(Prompt)
Copy word for word, please, the lines of the entries below running from the one containing "Fiemme | Varese" to the one containing "Varese | Alleghe", both ends included.

(Stored entries)
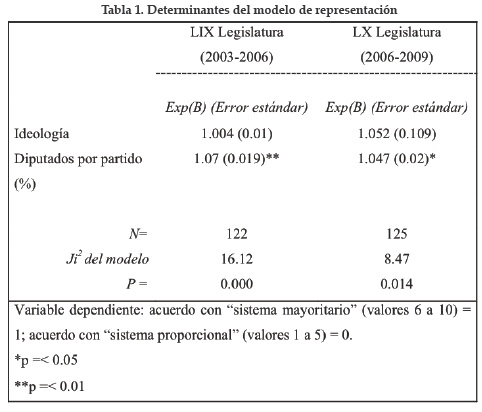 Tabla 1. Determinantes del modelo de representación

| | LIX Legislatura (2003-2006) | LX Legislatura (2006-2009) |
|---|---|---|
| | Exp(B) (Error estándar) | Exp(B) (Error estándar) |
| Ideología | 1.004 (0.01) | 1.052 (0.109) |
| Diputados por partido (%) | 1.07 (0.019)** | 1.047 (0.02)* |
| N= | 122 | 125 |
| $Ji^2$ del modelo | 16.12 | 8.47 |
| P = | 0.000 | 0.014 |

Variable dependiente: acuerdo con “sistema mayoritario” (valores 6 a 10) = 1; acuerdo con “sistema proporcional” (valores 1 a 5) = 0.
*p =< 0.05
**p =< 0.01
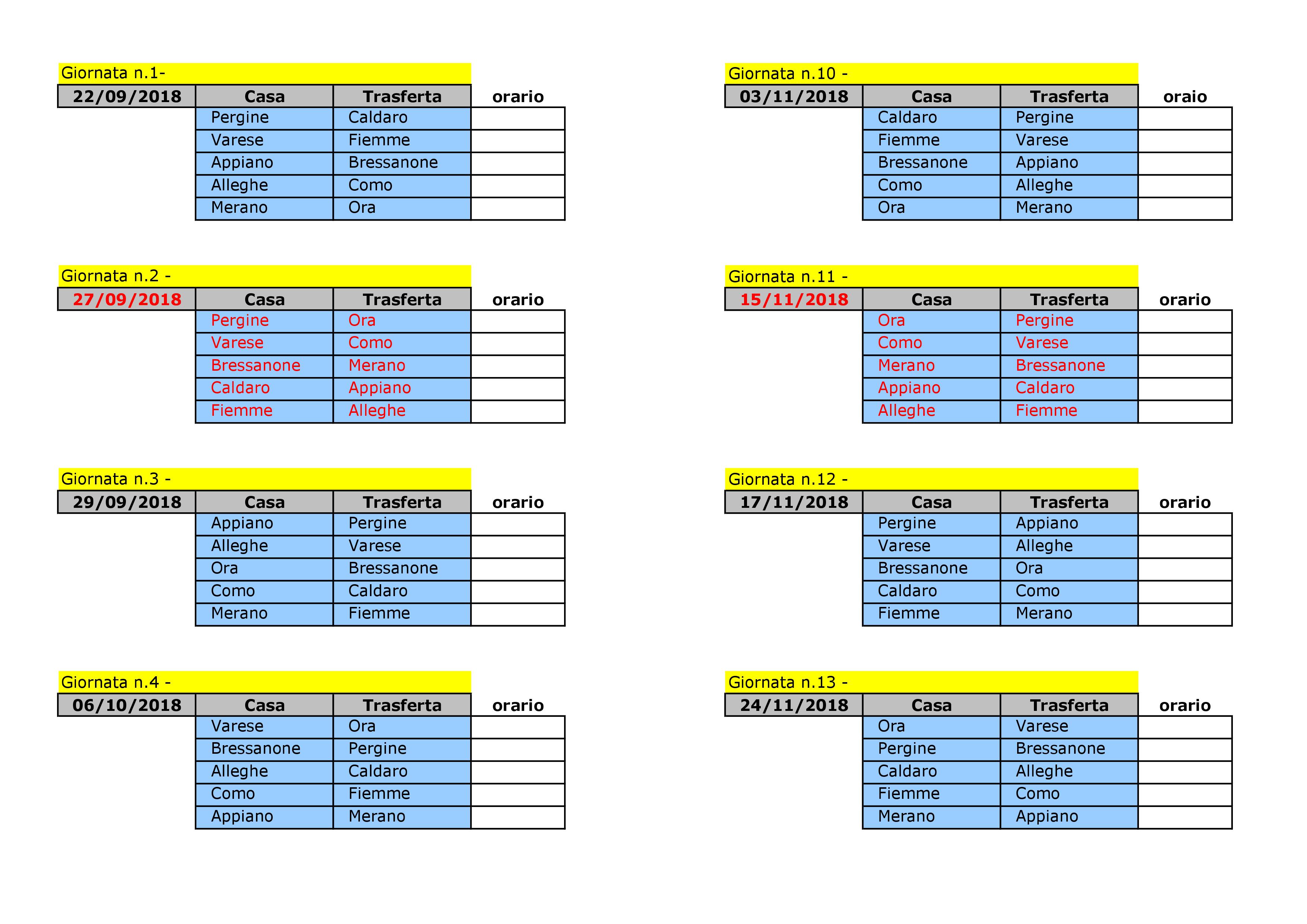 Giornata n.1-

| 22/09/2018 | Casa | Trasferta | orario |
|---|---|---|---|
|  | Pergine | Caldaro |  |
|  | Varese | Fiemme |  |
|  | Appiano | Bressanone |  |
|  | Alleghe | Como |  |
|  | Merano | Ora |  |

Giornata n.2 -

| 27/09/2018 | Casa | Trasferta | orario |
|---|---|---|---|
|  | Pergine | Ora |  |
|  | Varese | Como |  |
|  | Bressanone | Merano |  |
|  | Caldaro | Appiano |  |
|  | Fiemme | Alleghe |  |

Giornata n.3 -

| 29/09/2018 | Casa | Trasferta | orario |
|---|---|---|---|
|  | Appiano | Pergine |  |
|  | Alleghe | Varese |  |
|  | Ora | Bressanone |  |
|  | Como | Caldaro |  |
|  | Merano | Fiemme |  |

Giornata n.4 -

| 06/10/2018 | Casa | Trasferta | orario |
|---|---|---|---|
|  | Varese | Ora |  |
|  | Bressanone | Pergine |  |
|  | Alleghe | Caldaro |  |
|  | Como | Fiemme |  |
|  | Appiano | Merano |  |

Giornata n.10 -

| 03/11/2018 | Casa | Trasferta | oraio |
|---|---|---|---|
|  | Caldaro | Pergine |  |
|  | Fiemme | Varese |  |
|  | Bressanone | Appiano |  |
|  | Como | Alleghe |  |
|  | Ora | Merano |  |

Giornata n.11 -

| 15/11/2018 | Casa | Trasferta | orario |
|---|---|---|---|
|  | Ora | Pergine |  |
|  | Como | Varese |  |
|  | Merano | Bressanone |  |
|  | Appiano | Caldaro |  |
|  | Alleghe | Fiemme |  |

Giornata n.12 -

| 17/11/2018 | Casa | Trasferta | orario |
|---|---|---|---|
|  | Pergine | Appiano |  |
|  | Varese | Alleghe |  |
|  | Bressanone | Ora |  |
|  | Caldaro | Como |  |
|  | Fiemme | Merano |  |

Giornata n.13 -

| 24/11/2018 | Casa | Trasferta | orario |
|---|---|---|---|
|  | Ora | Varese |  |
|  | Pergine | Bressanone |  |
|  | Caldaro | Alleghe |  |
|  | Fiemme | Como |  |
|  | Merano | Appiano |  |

(Output of the exercise)
|  | Fiemme | Varese |  |
|  | Bressanone | Appiano |  |
|  | Como | Alleghe |  |
|  | Ora | Merano |  |

Giornata n.11 -

| 15/11/2018 | Casa | Trasferta | orario |
|---|---|---|---|
|  | Ora | Pergine |  |
|  | Como | Varese |  |
|  | Merano | Bressanone |  |
|  | Appiano | Caldaro |  |
|  | Alleghe | Fiemme |  |

Giornata n.12 -

| 17/11/2018 | Casa | Trasferta | orario |
|---|---|---|---|
|  | Pergine | Appiano |  |
|  | Varese | Alleghe |  |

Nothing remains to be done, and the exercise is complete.